Characterising the spatiotemporal profiles of neural object representations using implicit and explicit similarity judgement tasks
Peter Brotherwood, Université de Montréal, Canada; Simon Faghel-Soubeyrand, University of Oxford, United Kingdom; Jasper van den Bosch, Ian Charest, Université de Montréal, Canada
Session:
Posters 3B Poster
Presentation Time:
Sat, 26 Aug, 13:00 - 15:00 United Kingdom Time
Abstract:
Relating behavioural and brain data is essential for understanding how the brain identifies and distinguishes individual objects. Prior work has shown that human brain activity associated with perceived similarity is well explained by explicit behavioural similarity judgements. However the nature of such judgements cannot fully explain representational geometries observed in the visual cortex. Here, we use a combination of behavioural tasks in an attempt to identify behaviourally-relevant brain representations across the visual ventral stream. We derived behavioural representations from three tasks: an explicit multi-arrangements task, a high-level semantic labelling task, and an implicit same-different task.
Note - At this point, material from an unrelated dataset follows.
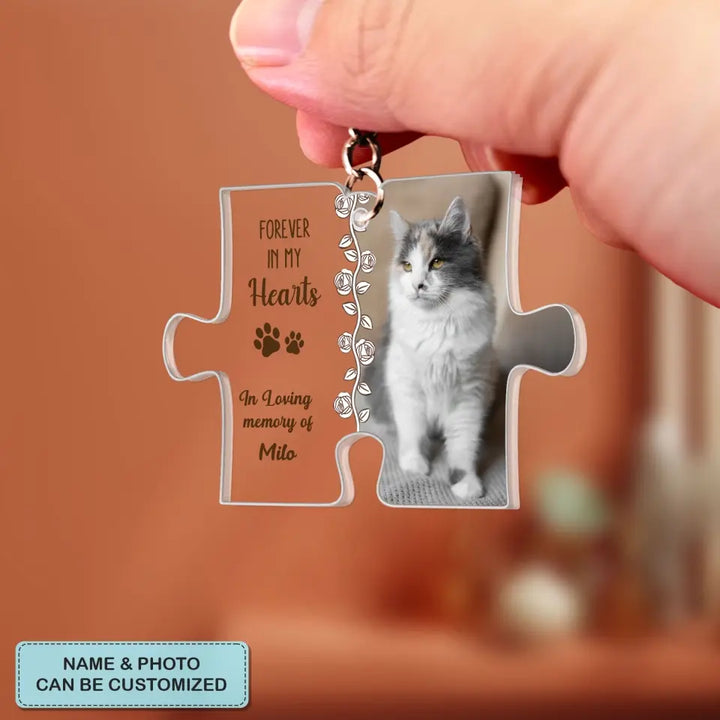 Forever In My Heart - Personalized Custom 1-sided Acrylic Keychain - Christmas, Memorial Gift For Family, Family Members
We investigate the spatiotemporal neural profiles of these behavioural representations by comparing behavioural representations with fMRI and EEG recordings using representational similarity analysis (RSA). All three task representations correlated highly with neural activity in anterior regions of the ventral stream at time points associated with late stage visual processing. Additionally, the same-different task exhibited high correlations propagating throughout the ventral stream in more posterior regions, as well as at earlier time points. These results highlight the importance of using implicit similarity judgements to complement the neural information explained by higher-level, conscious similarity judgements.